BEGIN RECORD EXCERPTS

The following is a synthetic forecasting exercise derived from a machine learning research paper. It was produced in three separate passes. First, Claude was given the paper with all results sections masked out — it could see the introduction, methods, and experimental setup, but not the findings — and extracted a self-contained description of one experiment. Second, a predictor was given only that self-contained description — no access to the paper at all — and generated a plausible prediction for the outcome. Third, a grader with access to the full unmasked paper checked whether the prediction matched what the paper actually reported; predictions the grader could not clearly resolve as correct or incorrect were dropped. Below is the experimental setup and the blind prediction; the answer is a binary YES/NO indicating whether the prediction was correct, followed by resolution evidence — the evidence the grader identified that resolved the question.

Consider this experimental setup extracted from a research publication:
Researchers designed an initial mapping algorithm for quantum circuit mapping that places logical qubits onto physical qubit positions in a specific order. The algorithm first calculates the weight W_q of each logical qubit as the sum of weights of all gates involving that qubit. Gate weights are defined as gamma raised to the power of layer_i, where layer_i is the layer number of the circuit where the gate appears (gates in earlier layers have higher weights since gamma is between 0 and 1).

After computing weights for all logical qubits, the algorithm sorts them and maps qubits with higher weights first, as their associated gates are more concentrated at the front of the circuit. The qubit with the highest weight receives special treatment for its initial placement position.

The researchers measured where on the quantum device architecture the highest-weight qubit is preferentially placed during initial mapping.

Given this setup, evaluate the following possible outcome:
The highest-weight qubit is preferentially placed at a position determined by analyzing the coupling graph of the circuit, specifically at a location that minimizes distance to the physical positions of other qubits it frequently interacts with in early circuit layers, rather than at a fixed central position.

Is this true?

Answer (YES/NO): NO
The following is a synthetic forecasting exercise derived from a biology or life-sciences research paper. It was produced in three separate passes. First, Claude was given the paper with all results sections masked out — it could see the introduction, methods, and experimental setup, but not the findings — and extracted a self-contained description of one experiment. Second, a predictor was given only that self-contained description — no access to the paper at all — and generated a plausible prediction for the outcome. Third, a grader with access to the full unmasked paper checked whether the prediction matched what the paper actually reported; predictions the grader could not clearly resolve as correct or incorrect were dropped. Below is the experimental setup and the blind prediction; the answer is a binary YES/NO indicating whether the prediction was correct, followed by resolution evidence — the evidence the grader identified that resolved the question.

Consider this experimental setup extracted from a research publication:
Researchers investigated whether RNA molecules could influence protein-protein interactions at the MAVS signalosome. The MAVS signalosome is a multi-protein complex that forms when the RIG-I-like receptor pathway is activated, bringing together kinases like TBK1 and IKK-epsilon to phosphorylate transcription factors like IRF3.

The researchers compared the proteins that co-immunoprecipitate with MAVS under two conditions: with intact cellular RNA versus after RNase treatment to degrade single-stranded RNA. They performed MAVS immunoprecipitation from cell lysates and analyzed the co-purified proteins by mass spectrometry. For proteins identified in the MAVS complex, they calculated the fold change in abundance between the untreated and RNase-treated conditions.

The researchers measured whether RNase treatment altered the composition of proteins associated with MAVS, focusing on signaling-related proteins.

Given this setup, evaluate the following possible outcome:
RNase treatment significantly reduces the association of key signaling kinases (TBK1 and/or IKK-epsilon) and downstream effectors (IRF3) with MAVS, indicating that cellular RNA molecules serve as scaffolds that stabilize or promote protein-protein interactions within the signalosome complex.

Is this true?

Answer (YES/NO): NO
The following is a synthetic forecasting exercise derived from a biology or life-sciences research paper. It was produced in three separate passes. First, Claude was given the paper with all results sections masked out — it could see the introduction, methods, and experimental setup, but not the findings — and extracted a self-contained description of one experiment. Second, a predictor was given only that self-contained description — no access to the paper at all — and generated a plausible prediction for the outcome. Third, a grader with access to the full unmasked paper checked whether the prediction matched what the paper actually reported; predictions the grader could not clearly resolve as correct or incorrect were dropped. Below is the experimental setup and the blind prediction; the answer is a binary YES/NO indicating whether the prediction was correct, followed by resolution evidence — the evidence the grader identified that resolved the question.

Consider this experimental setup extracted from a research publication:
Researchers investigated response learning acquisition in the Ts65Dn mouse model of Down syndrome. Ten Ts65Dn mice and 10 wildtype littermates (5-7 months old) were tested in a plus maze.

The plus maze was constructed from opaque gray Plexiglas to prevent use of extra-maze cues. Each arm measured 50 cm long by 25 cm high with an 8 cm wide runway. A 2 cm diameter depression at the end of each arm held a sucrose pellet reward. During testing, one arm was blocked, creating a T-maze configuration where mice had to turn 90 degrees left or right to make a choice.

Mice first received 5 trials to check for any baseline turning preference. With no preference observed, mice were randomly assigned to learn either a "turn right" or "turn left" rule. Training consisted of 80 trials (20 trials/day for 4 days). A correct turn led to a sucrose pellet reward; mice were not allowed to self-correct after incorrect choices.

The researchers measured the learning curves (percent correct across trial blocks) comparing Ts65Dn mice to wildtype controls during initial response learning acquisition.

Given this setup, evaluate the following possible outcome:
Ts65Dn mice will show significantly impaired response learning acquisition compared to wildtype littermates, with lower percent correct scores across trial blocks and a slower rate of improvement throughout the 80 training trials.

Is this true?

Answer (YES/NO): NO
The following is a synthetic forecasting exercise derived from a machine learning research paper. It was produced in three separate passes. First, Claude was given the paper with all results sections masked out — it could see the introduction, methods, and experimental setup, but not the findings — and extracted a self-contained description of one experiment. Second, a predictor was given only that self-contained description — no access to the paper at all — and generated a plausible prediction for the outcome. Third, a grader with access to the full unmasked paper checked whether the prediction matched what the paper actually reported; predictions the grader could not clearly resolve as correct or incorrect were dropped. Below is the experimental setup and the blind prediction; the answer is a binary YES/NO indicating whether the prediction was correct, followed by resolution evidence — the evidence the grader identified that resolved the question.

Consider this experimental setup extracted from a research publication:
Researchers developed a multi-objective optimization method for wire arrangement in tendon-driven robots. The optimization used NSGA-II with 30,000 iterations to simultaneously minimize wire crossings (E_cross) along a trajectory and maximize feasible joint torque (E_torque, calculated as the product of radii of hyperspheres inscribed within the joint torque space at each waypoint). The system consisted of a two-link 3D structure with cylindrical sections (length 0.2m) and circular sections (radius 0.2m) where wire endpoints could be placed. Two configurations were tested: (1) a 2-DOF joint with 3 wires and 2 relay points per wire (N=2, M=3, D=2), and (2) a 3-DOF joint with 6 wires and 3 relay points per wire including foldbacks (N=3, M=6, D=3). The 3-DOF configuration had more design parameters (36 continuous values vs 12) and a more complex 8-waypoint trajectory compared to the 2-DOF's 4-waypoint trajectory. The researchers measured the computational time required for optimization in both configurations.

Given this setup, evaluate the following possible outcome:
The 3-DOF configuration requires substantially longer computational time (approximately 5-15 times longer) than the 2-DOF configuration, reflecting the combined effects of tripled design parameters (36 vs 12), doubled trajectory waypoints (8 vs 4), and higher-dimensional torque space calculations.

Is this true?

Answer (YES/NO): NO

END RECORD EXCERPTS

# WHAT IS EXPECTED
The answer must be the complete set of entries, retyped exactly.

# ANSWER TO THIS TASK
The following is a synthetic forecasting exercise derived from a machine learning research paper. It was produced in three separate passes. First, Claude was given the paper with all results sections masked out — it could see the introduction, methods, and experimental setup, but not the findings — and extracted a self-contained description of one experiment. Second, a predictor was given only that self-contained description — no access to the paper at all — and generated a plausible prediction for the outcome. Third, a grader with access to the full unmasked paper checked whether the prediction matched what the paper actually reported; predictions the grader could not clearly resolve as correct or incorrect were dropped. Below is the experimental setup and the blind prediction; the answer is a binary YES/NO indicating whether the prediction was correct, followed by resolution evidence — the evidence the grader identified that resolved the question.

Consider this experimental setup extracted from a research publication:
Researchers designed an initial mapping algorithm for quantum circuit mapping that places logical qubits onto physical qubit positions in a specific order. The algorithm first calculates the weight W_q of each logical qubit as the sum of weights of all gates involving that qubit. Gate weights are defined as gamma raised to the power of layer_i, where layer_i is the layer number of the circuit where the gate appears (gates in earlier layers have higher weights since gamma is between 0 and 1).

After computing weights for all logical qubits, the algorithm sorts them and maps qubits with higher weights first, as their associated gates are more concentrated at the front of the circuit. The qubit with the highest weight receives special treatment for its initial placement position.

The researchers measured where on the quantum device architecture the highest-weight qubit is preferentially placed during initial mapping.

Given this setup, evaluate the following possible outcome:
The highest-weight qubit is preferentially placed at a position determined by analyzing the coupling graph of the circuit, specifically at a location that minimizes distance to the physical positions of other qubits it frequently interacts with in early circuit layers, rather than at a fixed central position.

Is this true?

Answer (YES/NO): NO
The following is a synthetic forecasting exercise derived from a biology or life-sciences research paper. It was produced in three separate passes. First, Claude was given the paper with all results sections masked out — it could see the introduction, methods, and experimental setup, but not the findings — and extracted a self-contained description of one experiment. Second, a predictor was given only that self-contained description — no access to the paper at all — and generated a plausible prediction for the outcome. Third, a grader with access to the full unmasked paper checked whether the prediction matched what the paper actually reported; predictions the grader could not clearly resolve as correct or incorrect were dropped. Below is the experimental setup and the blind prediction; the answer is a binary YES/NO indicating whether the prediction was correct, followed by resolution evidence — the evidence the grader identified that resolved the question.

Consider this experimental setup extracted from a research publication:
Researchers investigated whether RNA molecules could influence protein-protein interactions at the MAVS signalosome. The MAVS signalosome is a multi-protein complex that forms when the RIG-I-like receptor pathway is activated, bringing together kinases like TBK1 and IKK-epsilon to phosphorylate transcription factors like IRF3.

The researchers compared the proteins that co-immunoprecipitate with MAVS under two conditions: with intact cellular RNA versus after RNase treatment to degrade single-stranded RNA. They performed MAVS immunoprecipitation from cell lysates and analyzed the co-purified proteins by mass spectrometry. For proteins identified in the MAVS complex, they calculated the fold change in abundance between the untreated and RNase-treated conditions.

The researchers measured whether RNase treatment altered the composition of proteins associated with MAVS, focusing on signaling-related proteins.

Given this setup, evaluate the following possible outcome:
RNase treatment significantly reduces the association of key signaling kinases (TBK1 and/or IKK-epsilon) and downstream effectors (IRF3) with MAVS, indicating that cellular RNA molecules serve as scaffolds that stabilize or promote protein-protein interactions within the signalosome complex.

Is this true?

Answer (YES/NO): NO
The following is a synthetic forecasting exercise derived from a biology or life-sciences research paper. It was produced in three separate passes. First, Claude was given the paper with all results sections masked out — it could see the introduction, methods, and experimental setup, but not the findings — and extracted a self-contained description of one experiment. Second, a predictor was given only that self-contained description — no access to the paper at all — and generated a plausible prediction for the outcome. Third, a grader with access to the full unmasked paper checked whether the prediction matched what the paper actually reported; predictions the grader could not clearly resolve as correct or incorrect were dropped. Below is the experimental setup and the blind prediction; the answer is a binary YES/NO indicating whether the prediction was correct, followed by resolution evidence — the evidence the grader identified that resolved the question.

Consider this experimental setup extracted from a research publication:
Researchers investigated response learning acquisition in the Ts65Dn mouse model of Down syndrome. Ten Ts65Dn mice and 10 wildtype littermates (5-7 months old) were tested in a plus maze.

The plus maze was constructed from opaque gray Plexiglas to prevent use of extra-maze cues. Each arm measured 50 cm long by 25 cm high with an 8 cm wide runway. A 2 cm diameter depression at the end of each arm held a sucrose pellet reward. During testing, one arm was blocked, creating a T-maze configuration where mice had to turn 90 degrees left or right to make a choice.

Mice first received 5 trials to check for any baseline turning preference. With no preference observed, mice were randomly assigned to learn either a "turn right" or "turn left" rule. Training consisted of 80 trials (20 trials/day for 4 days). A correct turn led to a sucrose pellet reward; mice were not allowed to self-correct after incorrect choices.

The researchers measured the learning curves (percent correct across trial blocks) comparing Ts65Dn mice to wildtype controls during initial response learning acquisition.

Given this setup, evaluate the following possible outcome:
Ts65Dn mice will show significantly impaired response learning acquisition compared to wildtype littermates, with lower percent correct scores across trial blocks and a slower rate of improvement throughout the 80 training trials.

Is this true?

Answer (YES/NO): NO
The following is a synthetic forecasting exercise derived from a machine learning research paper. It was produced in three separate passes. First, Claude was given the paper with all results sections masked out — it could see the introduction, methods, and experimental setup, but not the findings — and extracted a self-contained description of one experiment. Second, a predictor was given only that self-contained description — no access to the paper at all — and generated a plausible prediction for the outcome. Third, a grader with access to the full unmasked paper checked whether the prediction matched what the paper actually reported; predictions the grader could not clearly resolve as correct or incorrect were dropped. Below is the experimental setup and the blind prediction; the answer is a binary YES/NO indicating whether the prediction was correct, followed by resolution evidence — the evidence the grader identified that resolved the question.

Consider this experimental setup extracted from a research publication:
Researchers developed a multi-objective optimization method for wire arrangement in tendon-driven robots. The optimization used NSGA-II with 30,000 iterations to simultaneously minimize wire crossings (E_cross) along a trajectory and maximize feasible joint torque (E_torque, calculated as the product of radii of hyperspheres inscribed within the joint torque space at each waypoint). The system consisted of a two-link 3D structure with cylindrical sections (length 0.2m) and circular sections (radius 0.2m) where wire endpoints could be placed. Two configurations were tested: (1) a 2-DOF joint with 3 wires and 2 relay points per wire (N=2, M=3, D=2), and (2) a 3-DOF joint with 6 wires and 3 relay points per wire including foldbacks (N=3, M=6, D=3). The 3-DOF configuration had more design parameters (36 continuous values vs 12) and a more complex 8-waypoint trajectory compared to the 2-DOF's 4-waypoint trajectory. The researchers measured the computational time required for optimization in both configurations.

Given this setup, evaluate the following possible outcome:
The 3-DOF configuration requires substantially longer computational time (approximately 5-15 times longer) than the 2-DOF configuration, reflecting the combined effects of tripled design parameters (36 vs 12), doubled trajectory waypoints (8 vs 4), and higher-dimensional torque space calculations.

Is this true?

Answer (YES/NO): NO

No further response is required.